Hacker News new | ask | show | jobs
by jalopy 1774 days ago
Going along with this: What are the latest and greatest open source speech-to-text models and/or tools out there?

Would love to hear from experienced practitioners and a bit of detail on the experience.

Thanks HN community!

8 comments

Mozilla announced Deep Speech[1] around the same time as Common Voice.

Mozilla Deep Speech is an open source speech recognition engine, based upon Baidu's Deep Speech research paper[2].

Unsurprisingly, Deep Speech requires a corpus such as... Common Voice.

[1] https://github.com/mozilla/DeepSpeech

[2] https://arxiv.org/abs/1412.5567

They killed this after Nvidia grant.
Ah, damn. Didn't realise.

It also looks like Baidu are now developing their Deep Speech as open source? https://github.com/PaddlePaddle/DeepSpeech

I've had good results with https://github.com/flashlight/flashlight/blob/master/flashli.... Seems to work well with spoken english in a variety of accents. Biggest limitation is that the architecture they have pretrained models for doesn't really work well with clips longer than ~15 seconds, so you have to segment your input files.
I created edgedict [0] a year ago part of my side projects. At that time this is the only open source STT with streaming capabilities. If anyone is interested the pretrained weights for english and chinese is available.
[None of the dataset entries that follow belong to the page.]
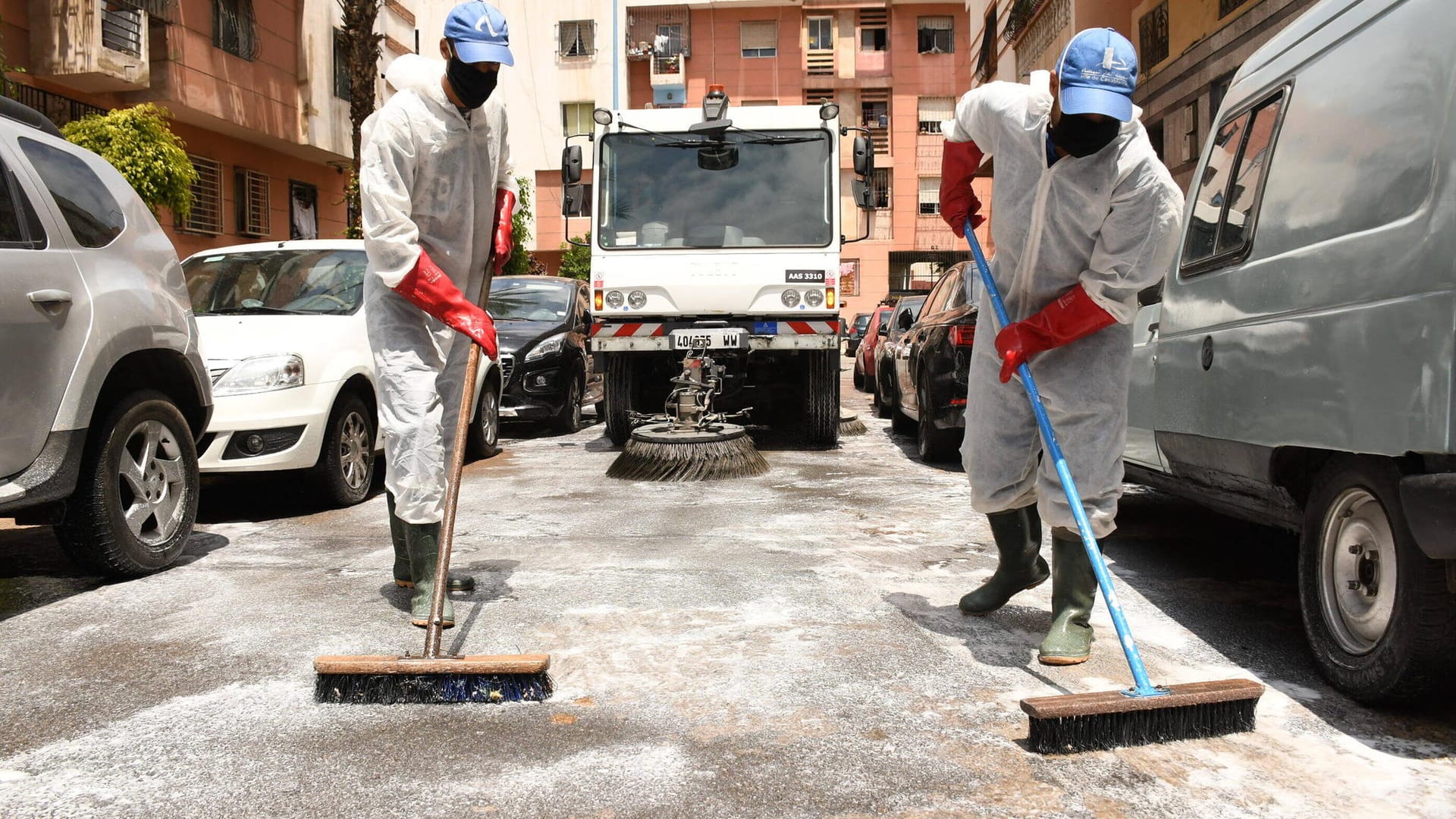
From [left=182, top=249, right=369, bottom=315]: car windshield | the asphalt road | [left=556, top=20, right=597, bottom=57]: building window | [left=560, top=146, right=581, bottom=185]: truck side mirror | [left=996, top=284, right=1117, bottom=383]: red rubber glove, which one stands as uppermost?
[left=556, top=20, right=597, bottom=57]: building window

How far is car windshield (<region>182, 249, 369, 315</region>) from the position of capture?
273 inches

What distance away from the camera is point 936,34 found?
41.6m

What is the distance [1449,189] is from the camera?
2625mm

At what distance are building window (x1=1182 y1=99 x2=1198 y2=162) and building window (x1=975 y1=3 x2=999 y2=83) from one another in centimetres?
1091

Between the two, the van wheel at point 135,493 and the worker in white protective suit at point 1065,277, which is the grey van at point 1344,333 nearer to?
the worker in white protective suit at point 1065,277

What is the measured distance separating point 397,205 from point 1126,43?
89.7 inches

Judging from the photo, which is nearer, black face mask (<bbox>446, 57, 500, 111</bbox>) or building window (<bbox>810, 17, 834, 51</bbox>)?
black face mask (<bbox>446, 57, 500, 111</bbox>)

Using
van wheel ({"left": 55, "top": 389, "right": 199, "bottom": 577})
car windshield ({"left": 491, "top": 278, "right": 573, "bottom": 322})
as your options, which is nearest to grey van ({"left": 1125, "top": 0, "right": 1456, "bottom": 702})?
van wheel ({"left": 55, "top": 389, "right": 199, "bottom": 577})

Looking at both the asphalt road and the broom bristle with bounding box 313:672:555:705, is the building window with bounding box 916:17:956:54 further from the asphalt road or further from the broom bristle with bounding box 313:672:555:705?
the broom bristle with bounding box 313:672:555:705

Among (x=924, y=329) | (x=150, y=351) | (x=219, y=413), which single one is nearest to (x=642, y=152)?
(x=924, y=329)

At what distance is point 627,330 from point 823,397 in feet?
5.57

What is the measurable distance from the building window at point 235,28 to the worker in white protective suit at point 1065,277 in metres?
18.7

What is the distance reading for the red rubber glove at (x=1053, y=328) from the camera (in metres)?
3.41

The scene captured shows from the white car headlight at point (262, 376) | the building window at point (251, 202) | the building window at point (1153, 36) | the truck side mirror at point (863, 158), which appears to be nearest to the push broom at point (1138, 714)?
the white car headlight at point (262, 376)
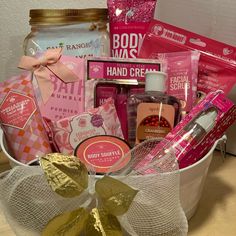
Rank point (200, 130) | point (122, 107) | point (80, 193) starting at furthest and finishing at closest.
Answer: point (122, 107), point (200, 130), point (80, 193)

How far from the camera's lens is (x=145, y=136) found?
56 centimetres

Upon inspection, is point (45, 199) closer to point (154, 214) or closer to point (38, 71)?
point (154, 214)

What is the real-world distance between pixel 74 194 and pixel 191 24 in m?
0.50

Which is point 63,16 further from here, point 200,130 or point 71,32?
point 200,130

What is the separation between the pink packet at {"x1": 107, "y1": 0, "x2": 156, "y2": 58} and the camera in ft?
A: 2.23

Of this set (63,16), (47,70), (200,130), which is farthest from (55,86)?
(200,130)

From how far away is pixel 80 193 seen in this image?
42 cm

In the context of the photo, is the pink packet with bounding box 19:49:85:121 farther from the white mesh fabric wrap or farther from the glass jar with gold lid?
the white mesh fabric wrap

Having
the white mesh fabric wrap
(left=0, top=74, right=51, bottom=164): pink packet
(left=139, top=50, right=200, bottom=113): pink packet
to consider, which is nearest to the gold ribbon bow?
the white mesh fabric wrap

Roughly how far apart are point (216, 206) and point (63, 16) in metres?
0.38

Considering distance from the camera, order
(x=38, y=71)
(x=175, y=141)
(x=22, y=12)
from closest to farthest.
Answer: (x=175, y=141)
(x=38, y=71)
(x=22, y=12)

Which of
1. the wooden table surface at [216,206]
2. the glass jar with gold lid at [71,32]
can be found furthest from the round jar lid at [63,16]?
the wooden table surface at [216,206]

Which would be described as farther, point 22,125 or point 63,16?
point 63,16

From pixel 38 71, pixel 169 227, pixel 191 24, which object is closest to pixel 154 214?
pixel 169 227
[0] https://github.com/theblackcat102/edgedict

Kaldi and DeepSpeech both support streaming, right?
Have used VOSK a bit recently. The out-of-the-box experience was great compared to earlier projects (looking at you Kaldi and Sphinx...). Word-level audio segmentation was one usecase, https://stackoverflow.com/a/65370463/1967571
Vosk is built on Kaldi.
Kdenlive supports automatic subtitles created with VOSK now btw. This makes it a lot more accessible for non-tech folks.
Vosk is my favourite. I have used deep speech too. Vosk works better.
Thank you. I deeply appreciate you mention our efforts. We spend quite some time and knowledge to build accurate speech recognition. Not that easy to get as much mentions as Mozilla, so we are thankful for every single one!
Vosk just works good and it works on mobile platforms too. One suggestion is to put lisence on alphacephei site. GitHub repo has it, but site doesn't.
Same question for text-to-speech!